Tuesday, January 24, 2017

sentence meaning - Using of past perfect


In the following sentence we use the past perfect tense:



He had probably crashed because he had gone to sleep while he was driving.



I thought the past perfect is used when we're talking about "before-past-events". What in the sentence we're talking about? He have already crashed or it is less direct predicting to the future?



Answer




Context, context, context.


Yes, past perfect may be used to introduce "before-past" events; but the past Reference Time (RT) which such events precede does not have to be explicitly mentioned in the same sentence. Consider, just for instance, two distinct contexts in which this conclusion might be uttered:



The driver left Boston at about 10 am on the 22nd. The crash occurred at 1:40 pm on the 23rd, sixteen hundred miles away; he must have driven through the night, without stopping to sleep. He probably crashed because he went to sleep while he was driving.

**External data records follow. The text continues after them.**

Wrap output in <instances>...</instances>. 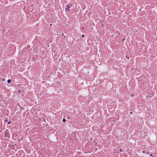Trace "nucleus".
<instances>
[{
  "label": "nucleus",
  "instance_id": "f257e3e1",
  "mask_svg": "<svg viewBox=\"0 0 157 157\" xmlns=\"http://www.w3.org/2000/svg\"><path fill=\"white\" fill-rule=\"evenodd\" d=\"M71 4H68L67 6V8H66L65 9V11L66 12L67 11L68 12V13H70V11H71L70 9L71 8Z\"/></svg>",
  "mask_w": 157,
  "mask_h": 157
},
{
  "label": "nucleus",
  "instance_id": "f03ea898",
  "mask_svg": "<svg viewBox=\"0 0 157 157\" xmlns=\"http://www.w3.org/2000/svg\"><path fill=\"white\" fill-rule=\"evenodd\" d=\"M11 82V80L10 79H8L7 80V82L8 83H10Z\"/></svg>",
  "mask_w": 157,
  "mask_h": 157
},
{
  "label": "nucleus",
  "instance_id": "7ed1b4c3",
  "mask_svg": "<svg viewBox=\"0 0 157 157\" xmlns=\"http://www.w3.org/2000/svg\"><path fill=\"white\" fill-rule=\"evenodd\" d=\"M66 121V120L64 119V118H63V122H65Z\"/></svg>",
  "mask_w": 157,
  "mask_h": 157
},
{
  "label": "nucleus",
  "instance_id": "20e7f679",
  "mask_svg": "<svg viewBox=\"0 0 157 157\" xmlns=\"http://www.w3.org/2000/svg\"><path fill=\"white\" fill-rule=\"evenodd\" d=\"M7 121H8L6 119H5V122H7Z\"/></svg>",
  "mask_w": 157,
  "mask_h": 157
},
{
  "label": "nucleus",
  "instance_id": "39448f33",
  "mask_svg": "<svg viewBox=\"0 0 157 157\" xmlns=\"http://www.w3.org/2000/svg\"><path fill=\"white\" fill-rule=\"evenodd\" d=\"M11 122L10 121H9L8 122V124H10V123Z\"/></svg>",
  "mask_w": 157,
  "mask_h": 157
},
{
  "label": "nucleus",
  "instance_id": "423d86ee",
  "mask_svg": "<svg viewBox=\"0 0 157 157\" xmlns=\"http://www.w3.org/2000/svg\"><path fill=\"white\" fill-rule=\"evenodd\" d=\"M82 37H83L84 36V35L83 34V35H82Z\"/></svg>",
  "mask_w": 157,
  "mask_h": 157
},
{
  "label": "nucleus",
  "instance_id": "0eeeda50",
  "mask_svg": "<svg viewBox=\"0 0 157 157\" xmlns=\"http://www.w3.org/2000/svg\"><path fill=\"white\" fill-rule=\"evenodd\" d=\"M142 152H143V153H145V151H142Z\"/></svg>",
  "mask_w": 157,
  "mask_h": 157
},
{
  "label": "nucleus",
  "instance_id": "6e6552de",
  "mask_svg": "<svg viewBox=\"0 0 157 157\" xmlns=\"http://www.w3.org/2000/svg\"><path fill=\"white\" fill-rule=\"evenodd\" d=\"M150 156H152V154H150Z\"/></svg>",
  "mask_w": 157,
  "mask_h": 157
},
{
  "label": "nucleus",
  "instance_id": "1a4fd4ad",
  "mask_svg": "<svg viewBox=\"0 0 157 157\" xmlns=\"http://www.w3.org/2000/svg\"><path fill=\"white\" fill-rule=\"evenodd\" d=\"M147 154H148L149 153L148 152H147Z\"/></svg>",
  "mask_w": 157,
  "mask_h": 157
},
{
  "label": "nucleus",
  "instance_id": "9d476101",
  "mask_svg": "<svg viewBox=\"0 0 157 157\" xmlns=\"http://www.w3.org/2000/svg\"><path fill=\"white\" fill-rule=\"evenodd\" d=\"M120 151H121V149H120Z\"/></svg>",
  "mask_w": 157,
  "mask_h": 157
},
{
  "label": "nucleus",
  "instance_id": "9b49d317",
  "mask_svg": "<svg viewBox=\"0 0 157 157\" xmlns=\"http://www.w3.org/2000/svg\"><path fill=\"white\" fill-rule=\"evenodd\" d=\"M62 35L63 36V34H62Z\"/></svg>",
  "mask_w": 157,
  "mask_h": 157
}]
</instances>
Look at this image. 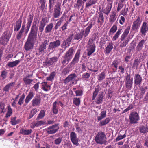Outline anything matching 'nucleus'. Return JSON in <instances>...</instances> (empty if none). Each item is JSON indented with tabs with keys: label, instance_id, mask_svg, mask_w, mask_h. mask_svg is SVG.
<instances>
[{
	"label": "nucleus",
	"instance_id": "f257e3e1",
	"mask_svg": "<svg viewBox=\"0 0 148 148\" xmlns=\"http://www.w3.org/2000/svg\"><path fill=\"white\" fill-rule=\"evenodd\" d=\"M33 19V16L30 15H29L27 19V22L25 30V25H23L21 29L16 34V38L17 40H20L21 38L23 37H25L26 36L30 29Z\"/></svg>",
	"mask_w": 148,
	"mask_h": 148
},
{
	"label": "nucleus",
	"instance_id": "f03ea898",
	"mask_svg": "<svg viewBox=\"0 0 148 148\" xmlns=\"http://www.w3.org/2000/svg\"><path fill=\"white\" fill-rule=\"evenodd\" d=\"M106 136L105 133L100 131L96 135L95 140L97 144H103L106 142Z\"/></svg>",
	"mask_w": 148,
	"mask_h": 148
},
{
	"label": "nucleus",
	"instance_id": "7ed1b4c3",
	"mask_svg": "<svg viewBox=\"0 0 148 148\" xmlns=\"http://www.w3.org/2000/svg\"><path fill=\"white\" fill-rule=\"evenodd\" d=\"M11 34V33L8 30L5 31L0 38V44L3 45H7L9 40Z\"/></svg>",
	"mask_w": 148,
	"mask_h": 148
},
{
	"label": "nucleus",
	"instance_id": "20e7f679",
	"mask_svg": "<svg viewBox=\"0 0 148 148\" xmlns=\"http://www.w3.org/2000/svg\"><path fill=\"white\" fill-rule=\"evenodd\" d=\"M96 46L95 42H93L92 41L88 40V47L87 49V55L90 56L94 53L95 50Z\"/></svg>",
	"mask_w": 148,
	"mask_h": 148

This paragraph puts the sentence in the context of a present judgment. It is uttered (Speech Time) in the present, and it narrates prior events in the simple past, locating those events at a past RT.



Sgt. Turnbull gave evidence for the Highway Patrol. He showed that the driver had been on the road for more than twenty-seven hours without sleeping. He had probably crashed because he had gone to sleep while he was driving.



This paragraph puts the sentence in the context of a past judgment, uttered at the time of the hearing, a past RT. The events it narrates occurred prior to that RT and are consequently expressed with the past perfect.





Note that this is a modal past, not a perfect.